Comparez les milliards investis dans l’aviation via des subsides publics aux aéroports et aux centres logistiques, et les moyens misérables consacrés aux pistes cyclables. L’investissement dans l’infrastructure/R&D/accompagnement/appui dans le logement/mobilité/alimentation (pour reprendre 3 domaines majeurs d’émissions de GES), est une gigantesque opération de « non internalisation des externalités », puisqu’on privilégie l’investissement dans les « solutions du passé » plutôt que dans celles du futur.
Je comprends parfois les économistes classiques quand ils disent : en fait, nous, on a la solution depuis longtemps : le problème environnemental serait réglé depuis longtemps si on appliquait nos théories : c’est-à-dire si on internalisait les coûts et bénéfices externes dans les prix.

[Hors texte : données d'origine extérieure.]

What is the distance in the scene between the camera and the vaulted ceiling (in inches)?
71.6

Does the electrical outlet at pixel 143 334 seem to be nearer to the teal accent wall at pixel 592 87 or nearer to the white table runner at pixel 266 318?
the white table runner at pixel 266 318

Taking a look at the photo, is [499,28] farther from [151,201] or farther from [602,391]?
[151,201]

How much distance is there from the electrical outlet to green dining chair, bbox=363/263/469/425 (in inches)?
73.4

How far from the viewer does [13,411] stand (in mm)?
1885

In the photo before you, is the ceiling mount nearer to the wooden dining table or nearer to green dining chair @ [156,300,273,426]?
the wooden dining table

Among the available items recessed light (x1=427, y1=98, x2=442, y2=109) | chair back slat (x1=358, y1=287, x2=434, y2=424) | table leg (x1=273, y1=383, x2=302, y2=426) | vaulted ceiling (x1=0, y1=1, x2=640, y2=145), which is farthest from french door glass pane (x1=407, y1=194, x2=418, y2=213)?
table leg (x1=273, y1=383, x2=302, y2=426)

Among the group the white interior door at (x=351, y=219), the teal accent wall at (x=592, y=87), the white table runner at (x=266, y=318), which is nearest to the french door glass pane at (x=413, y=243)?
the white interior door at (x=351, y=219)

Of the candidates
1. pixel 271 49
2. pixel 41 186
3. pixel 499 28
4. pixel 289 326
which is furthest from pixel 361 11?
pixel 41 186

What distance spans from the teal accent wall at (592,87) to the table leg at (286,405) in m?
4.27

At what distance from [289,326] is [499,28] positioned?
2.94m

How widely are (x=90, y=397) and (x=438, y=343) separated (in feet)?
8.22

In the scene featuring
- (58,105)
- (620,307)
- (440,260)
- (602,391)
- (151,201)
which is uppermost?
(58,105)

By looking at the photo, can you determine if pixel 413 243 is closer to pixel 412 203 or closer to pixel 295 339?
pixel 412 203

On voit bien que c’est très très très loin d’être le cas. La simple application des principes des théories économiques classiques suffirait déjà à faire baisser les émissions : ainsi taxer le kérozène et le chauffage mazout comme les autres carburants (ça irait évidemment de part avec des aides à l’isolation massives)
Bref, le test de réalité de la transition écologique et solidaire, c’est le budget de l’État, des pouvoirs publics et leur fiscalité. Tout citoyen devrait exiger qu’on lui présente deux colonnes dans le budget et les impôts : colonne 1) budget ou impôt qui contribue à la destruction de la Biosphère 2) budget ou impôt qui contribue à la protection de la Biosphère. Et se demander ensuite : combien de milliards dans la colonne 1), combien de milliards dans la colonne 2) ? Cela donnerait une idée immédiate, même si grossière, du rapport de force entre « drivers de la catastrophe environnementale, économique et sociale » et « drivers de la transition écologique et solidaire ». Le reste, les discours et les vœux pieux des politiques, me semblent du blabla. Et le citoyen ne doit pas s’y fier.